The overlay accuracy measuring mark method also includes gauging distances between the sides of the outer box and the inner box, comparing the distances from one another, and revising the misalignment of the X-Y axes of stage. Therefore, it is obvious that the boundary lines of the boxes must be accurately defined for maximum overlay accuracy. The boundary lines are usually determined by irradiating a light and sensing the reflected light.

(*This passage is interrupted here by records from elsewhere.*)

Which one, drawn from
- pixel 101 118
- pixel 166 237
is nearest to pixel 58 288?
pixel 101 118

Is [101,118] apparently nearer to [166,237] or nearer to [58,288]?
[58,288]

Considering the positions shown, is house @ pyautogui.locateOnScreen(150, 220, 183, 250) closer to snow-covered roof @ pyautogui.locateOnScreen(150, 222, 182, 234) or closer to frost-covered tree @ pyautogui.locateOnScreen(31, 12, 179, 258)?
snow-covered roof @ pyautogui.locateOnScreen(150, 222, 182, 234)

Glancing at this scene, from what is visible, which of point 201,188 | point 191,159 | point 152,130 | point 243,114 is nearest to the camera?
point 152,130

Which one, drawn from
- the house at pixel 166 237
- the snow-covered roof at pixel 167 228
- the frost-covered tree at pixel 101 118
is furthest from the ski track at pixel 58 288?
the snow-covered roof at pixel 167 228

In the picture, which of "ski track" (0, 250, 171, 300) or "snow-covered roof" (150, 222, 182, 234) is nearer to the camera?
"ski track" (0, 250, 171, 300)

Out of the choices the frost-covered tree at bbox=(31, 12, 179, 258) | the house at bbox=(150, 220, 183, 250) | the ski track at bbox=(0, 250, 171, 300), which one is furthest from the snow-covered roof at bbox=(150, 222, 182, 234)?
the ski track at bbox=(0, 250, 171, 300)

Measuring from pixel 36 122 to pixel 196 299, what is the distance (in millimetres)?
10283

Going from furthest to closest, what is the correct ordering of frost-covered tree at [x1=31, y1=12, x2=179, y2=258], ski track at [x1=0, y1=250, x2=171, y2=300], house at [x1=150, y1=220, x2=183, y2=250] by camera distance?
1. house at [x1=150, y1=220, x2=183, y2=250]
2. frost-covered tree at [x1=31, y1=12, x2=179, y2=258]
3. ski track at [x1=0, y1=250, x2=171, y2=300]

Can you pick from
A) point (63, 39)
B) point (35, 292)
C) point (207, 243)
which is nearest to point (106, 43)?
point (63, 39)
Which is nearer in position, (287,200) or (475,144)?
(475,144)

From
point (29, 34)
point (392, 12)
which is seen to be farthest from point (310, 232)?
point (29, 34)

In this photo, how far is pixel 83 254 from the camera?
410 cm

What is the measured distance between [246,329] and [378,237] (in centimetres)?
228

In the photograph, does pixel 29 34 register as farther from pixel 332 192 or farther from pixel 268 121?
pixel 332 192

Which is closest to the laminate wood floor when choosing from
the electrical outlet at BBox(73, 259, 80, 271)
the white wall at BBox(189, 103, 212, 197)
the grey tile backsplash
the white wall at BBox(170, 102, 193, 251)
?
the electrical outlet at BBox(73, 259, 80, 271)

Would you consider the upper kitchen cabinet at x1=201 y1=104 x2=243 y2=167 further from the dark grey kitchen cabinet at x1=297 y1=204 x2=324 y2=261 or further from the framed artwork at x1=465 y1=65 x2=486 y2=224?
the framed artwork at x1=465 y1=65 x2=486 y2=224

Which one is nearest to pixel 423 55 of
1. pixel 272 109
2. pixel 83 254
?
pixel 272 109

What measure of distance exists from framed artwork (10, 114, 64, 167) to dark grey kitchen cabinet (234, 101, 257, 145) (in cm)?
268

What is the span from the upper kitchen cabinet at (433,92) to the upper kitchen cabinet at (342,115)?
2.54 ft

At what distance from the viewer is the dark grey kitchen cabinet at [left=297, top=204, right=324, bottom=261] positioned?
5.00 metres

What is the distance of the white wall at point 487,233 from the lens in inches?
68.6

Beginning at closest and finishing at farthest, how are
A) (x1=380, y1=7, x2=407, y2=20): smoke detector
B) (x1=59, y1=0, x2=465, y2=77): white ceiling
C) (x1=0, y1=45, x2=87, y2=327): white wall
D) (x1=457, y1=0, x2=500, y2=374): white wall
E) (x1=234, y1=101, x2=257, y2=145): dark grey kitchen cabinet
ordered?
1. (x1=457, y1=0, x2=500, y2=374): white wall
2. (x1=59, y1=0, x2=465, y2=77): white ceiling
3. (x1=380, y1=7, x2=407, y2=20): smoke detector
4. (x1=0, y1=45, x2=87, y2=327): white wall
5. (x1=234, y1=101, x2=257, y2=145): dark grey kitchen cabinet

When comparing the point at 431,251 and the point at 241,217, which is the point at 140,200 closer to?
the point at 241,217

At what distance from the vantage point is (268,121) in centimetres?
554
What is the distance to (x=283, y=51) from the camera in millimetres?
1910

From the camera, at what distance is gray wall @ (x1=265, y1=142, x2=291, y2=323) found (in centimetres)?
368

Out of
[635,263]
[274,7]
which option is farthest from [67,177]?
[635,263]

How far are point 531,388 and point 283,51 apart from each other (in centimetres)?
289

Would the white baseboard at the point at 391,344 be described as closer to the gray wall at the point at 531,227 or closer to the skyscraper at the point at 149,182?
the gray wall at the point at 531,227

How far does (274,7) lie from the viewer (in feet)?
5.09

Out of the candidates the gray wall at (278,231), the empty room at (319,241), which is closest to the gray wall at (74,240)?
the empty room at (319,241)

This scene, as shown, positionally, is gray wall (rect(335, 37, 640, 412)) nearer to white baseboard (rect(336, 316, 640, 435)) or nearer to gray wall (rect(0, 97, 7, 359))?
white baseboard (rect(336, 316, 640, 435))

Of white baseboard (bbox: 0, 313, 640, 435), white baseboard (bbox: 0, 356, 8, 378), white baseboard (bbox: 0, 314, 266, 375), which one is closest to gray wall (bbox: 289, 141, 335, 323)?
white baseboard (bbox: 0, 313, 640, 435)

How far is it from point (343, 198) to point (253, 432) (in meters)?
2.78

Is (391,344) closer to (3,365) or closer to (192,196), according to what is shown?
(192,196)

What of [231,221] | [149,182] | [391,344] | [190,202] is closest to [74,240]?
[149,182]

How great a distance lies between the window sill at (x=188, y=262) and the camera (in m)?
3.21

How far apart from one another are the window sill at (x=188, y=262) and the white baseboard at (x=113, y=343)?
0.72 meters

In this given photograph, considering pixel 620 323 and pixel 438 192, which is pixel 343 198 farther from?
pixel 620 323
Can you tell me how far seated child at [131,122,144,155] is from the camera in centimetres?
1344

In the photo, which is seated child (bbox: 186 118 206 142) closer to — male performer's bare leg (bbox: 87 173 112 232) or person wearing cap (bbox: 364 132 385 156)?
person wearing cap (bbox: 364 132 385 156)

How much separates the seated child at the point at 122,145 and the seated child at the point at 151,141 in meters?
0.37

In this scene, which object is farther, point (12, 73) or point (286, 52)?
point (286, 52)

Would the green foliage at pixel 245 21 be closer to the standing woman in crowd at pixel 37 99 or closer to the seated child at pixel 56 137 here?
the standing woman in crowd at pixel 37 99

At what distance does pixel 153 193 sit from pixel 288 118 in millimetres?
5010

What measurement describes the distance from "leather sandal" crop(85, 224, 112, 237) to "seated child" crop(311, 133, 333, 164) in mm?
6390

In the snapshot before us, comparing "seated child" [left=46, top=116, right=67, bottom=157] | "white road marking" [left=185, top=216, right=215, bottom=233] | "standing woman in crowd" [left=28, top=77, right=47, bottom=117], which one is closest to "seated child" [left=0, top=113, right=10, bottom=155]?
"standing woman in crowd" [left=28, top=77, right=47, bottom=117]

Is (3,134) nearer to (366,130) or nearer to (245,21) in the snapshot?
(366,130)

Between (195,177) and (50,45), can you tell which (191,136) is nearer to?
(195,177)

However, the conventional methods have difficulty in practice. For example, assuming that the second layer 13 is formed with a relatively thin polysilicon film or insulating film and the third layer 14 is a metal layer composed of tungsten or Al--Cu--Si alloy, when the metal layer is deposited, smoothly curved flow occurs at the edge portions of the outer box, restraining accurate definition of the boundary line therein. In addition, since the component metals of Al--Cu--Si alloy are different in grain size, the boundary line of the outer box may not be definitely determined or may zigzag along the box.
In an effort to overcome the difficulty of defining the boundary line, a measurement is made after the metal layer is deposited over the etched outer box. However, production of the measuring mark is complicated and any small defect in the etching step lowers reliability of the resulting semiconductor device.